Porter was awake before his alarm sounded, lying back as he watched the curtains brighten.

His sleep had been fitful, a memory jolting him in his sleep. For a few minutes he tried to reclaim it, wanting to know if it was something important that had always been buried in his subconscious, an answer in plain sight but ignored by him.

Nothing came, but it cost him his sleep.

It was how he’d been throughout his career and it had got worse once he’d retired. There weren’t many murders in Brampton, but he’d rarely felt a success whenever he locked someone up. For every win, there came a lost life, so he was just piggybacking misery.

The ones where there’d been no resolution haunted him the most. The late-night reveller found in a pool of his own blood on the seafront one morning. The woman found stripped and strangled in a park. The pensioner found beaten on his living room floor, whatever valuables he had left plundered. He walked past the homes of their loved ones sometimes, consumed by memories of their distress as he sat, helpless, unable to find answers, offering merely unfulfilled promises that he would catch whoever did it.

That was all he ever sought to do: provide answers. Give them a villain, a figure to hate. There was the cliché about needing closure, but it was true. They needed to know, because they needed to target their anger and sorrow somewhere.

His mind went to her. Jayne Brett, she said she was called. First Mark Roberts. Now her. What would she uncover? He needed to know more. He could call in favours, find out more about her.

Linda stirred, lifting her head, one eye open, bleary-eyed, her dark hair across her face. ‘What are you doing?’

‘Thinking, that’s all.’

She flopped her head back onto the pillow. ‘It’s too early. What do you have to think about?’

He didn’t respond. It was his own fault, because he’d never shared his job when he came home. The blood and the sadness stayed locked away in the police station. Or so he made out.

He threw back the covers and made his way to the landing, stopping to collect some clothes, blinking as he turned on the light. ‘I’ll take Freddie out.’

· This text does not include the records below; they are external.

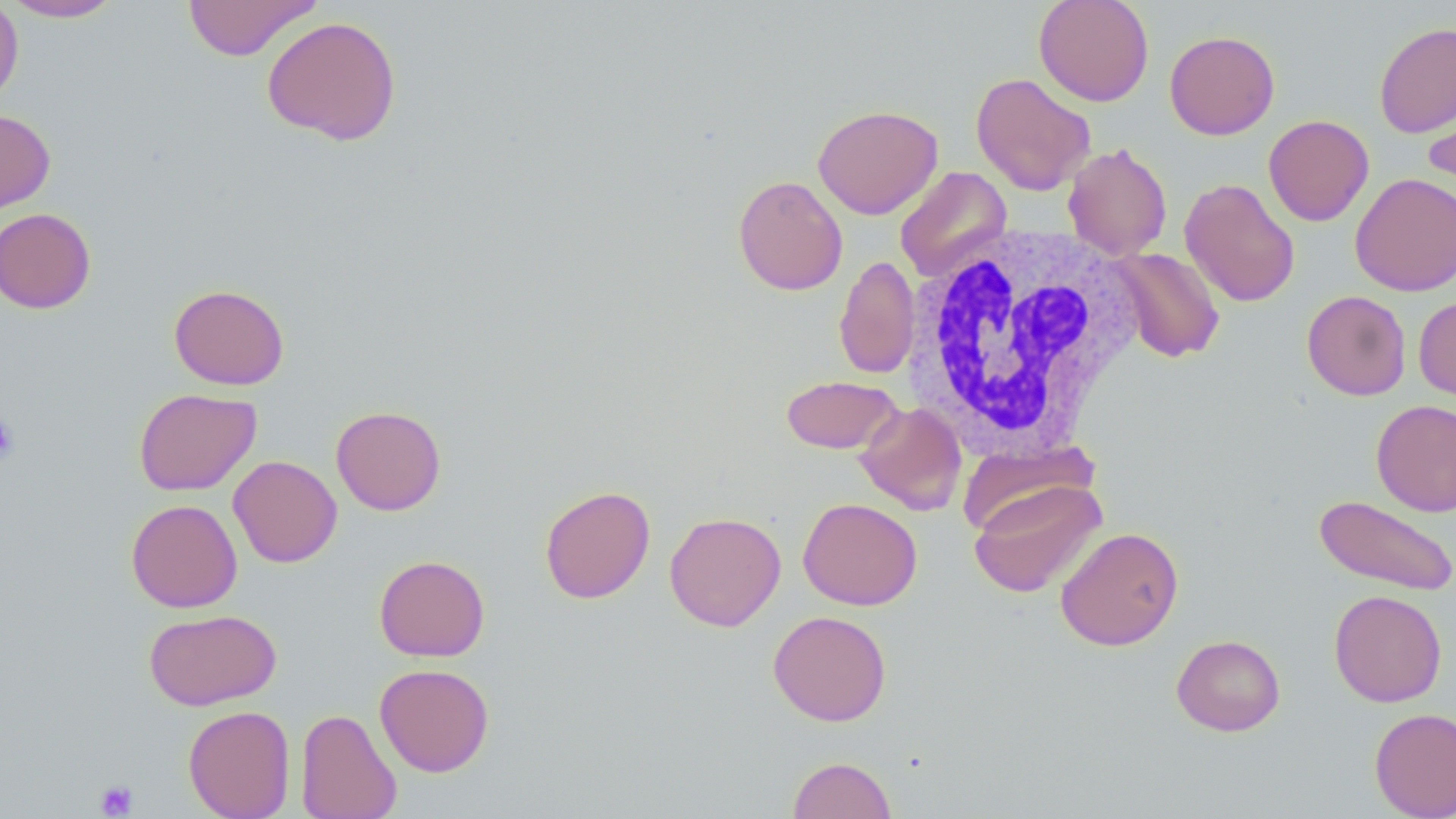
No blood parasites observed.

slide-level diagnosis = negative for blood parasites
field of view = one of a larger specimen
image size = 1456×819 pixels
modality = optical microscopy
preparation = thin blood film
uninfected red blood cell locations = approximate bounding boxes as [x1, y1, x2, y2] in pixels: [181, 0, 320, 61], [1033, 0, 1155, 106], [0, 1, 24, 106], [1, 1, 123, 22], [261, 15, 402, 145], [1374, 21, 1456, 139], [1164, 30, 1280, 140], [970, 72, 1096, 195], [1422, 89, 1456, 205], [813, 104, 943, 219], [0, 109, 56, 213], [1263, 114, 1374, 226], [1063, 143, 1173, 260], [895, 166, 1012, 282], [1350, 172, 1456, 296], [733, 175, 848, 296], [1180, 178, 1301, 307], [0, 207, 96, 314], [1106, 247, 1226, 363], [834, 255, 920, 379], [169, 283, 290, 390], [1301, 290, 1412, 401], [1414, 295, 1456, 408], [781, 375, 903, 454], [133, 388, 261, 496], [1371, 399, 1456, 516], [855, 402, 966, 515], [331, 405, 446, 515], [228, 455, 342, 568], [968, 479, 1106, 598], [539, 485, 655, 604], [1314, 495, 1455, 595], [798, 497, 922, 610], [126, 499, 243, 612], [664, 511, 787, 632], [1055, 526, 1184, 651], [373, 555, 490, 661], [1328, 589, 1447, 707], [144, 608, 282, 710], [767, 610, 892, 726], [1171, 634, 1285, 736], [374, 664, 495, 777], [182, 705, 296, 819], [295, 707, 402, 819], [1369, 707, 1456, 819], [787, 756, 898, 818]
white blood cell locations = approximate bounding boxes as [x1, y1, x2, y2] in pixels: [903, 223, 1145, 457]
magnification = 1000x
stain = May-Grünwald-Giemsa
platelet locations = approximate bounding boxes as [x1, y1, x2, y2] in pixels: [0, 410, 20, 467], [94, 780, 138, 818]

He closed the door and headed downstairs, the house coming alive to the sound of claws on a wooden hallway, excited pants at an earlier walk than normal.

Once outside, he yawned and stretched. He needed the solitude of an early morning. The air was crisp and the sky blue.

Freddie ran ahead as he made his way to the clifftop, his usual walk, and his mind drifted back more than twenty years, to the day when he’d brought in Rodney.